I am trying to figure out the best way to design this experiment:
Each day for a month, a group of people is given a survey containing two questions: 1) What is your overall mood today? [6 point scale 0-5] and 2) Did you meet with your supervisor today? [yes or no]. I want to measure the difference in mood caused by meeting with a supervisor and provide a 95% CI.
Everyone is encouraged to participate everyday, however participation is voluntary. From a similar study, we expect around 1/3 of people to have a participation rate of 80-100%, 1/3 to have 50-80%, and 1/3 to be below 50%.
I was thinking about using a paired test, where for each participant I look at the average mood score when they met with a supervisor compared to when they didn't.
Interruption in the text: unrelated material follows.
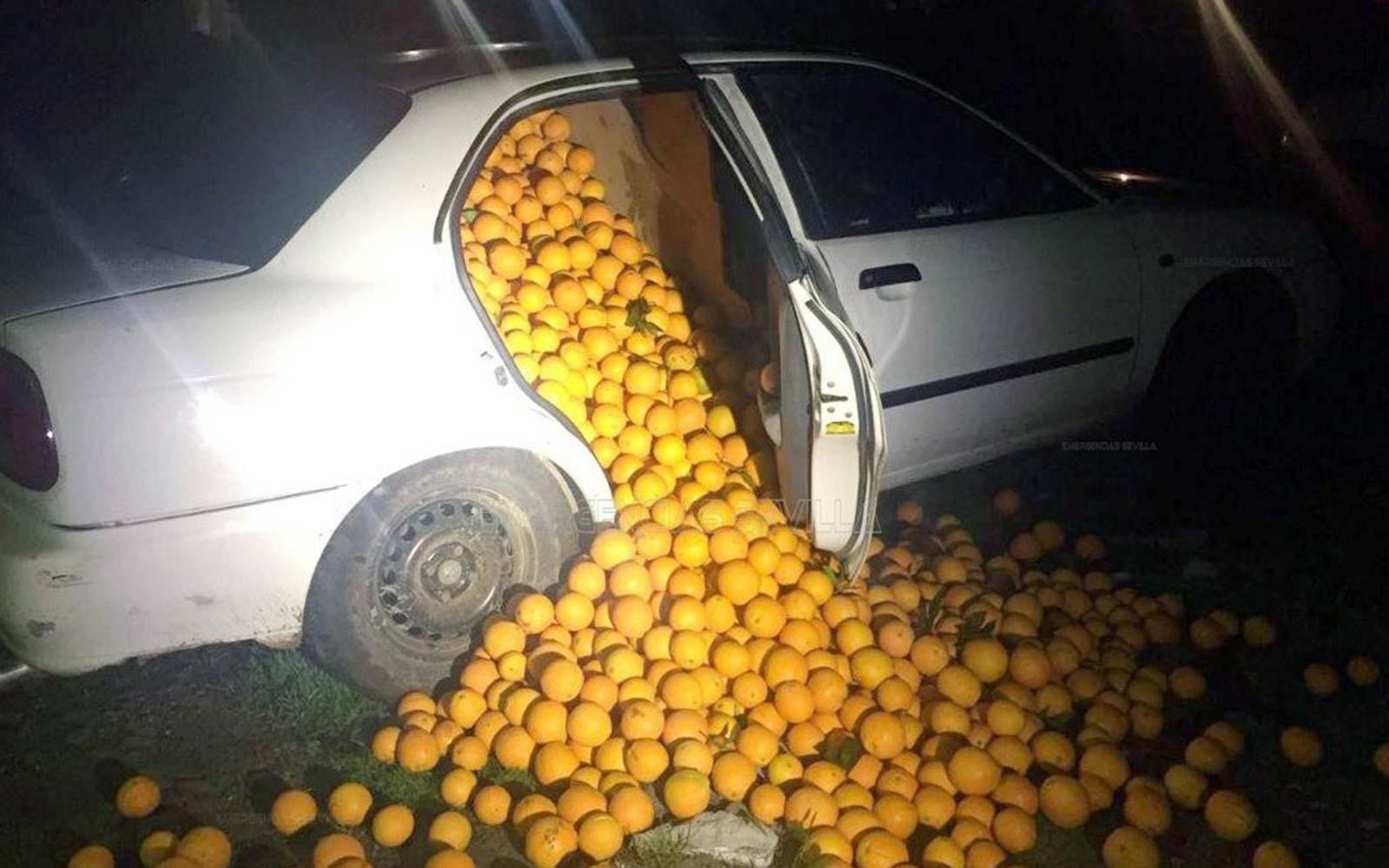 Family Steals 8,000 Pounds of Oranges in Spain, Gets Arrested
One of the issues with this is there might be people that don't have both positive and negative responses to the second question. Also, there could be different numbers of responses per participant (e.g. 10 negative vs. 2 affirmative). I'm not sure how much of an issue this is and if it needs to be (or can be) controlled for.
Alternatively, I could do two sample t test where I separate Q2 affirmatives from negatives and average per person. I'm a little unsure the best way to go about this. If we think of the "no" group as the control and the "yes" group as the treatment, it seems wrong to have people show up in both groups. Should I randomly assign participants to one or the other? What if I assign someone to a group, say the affirmative, but they have no affirmative responses? And would this method be preferable to the paired scenario?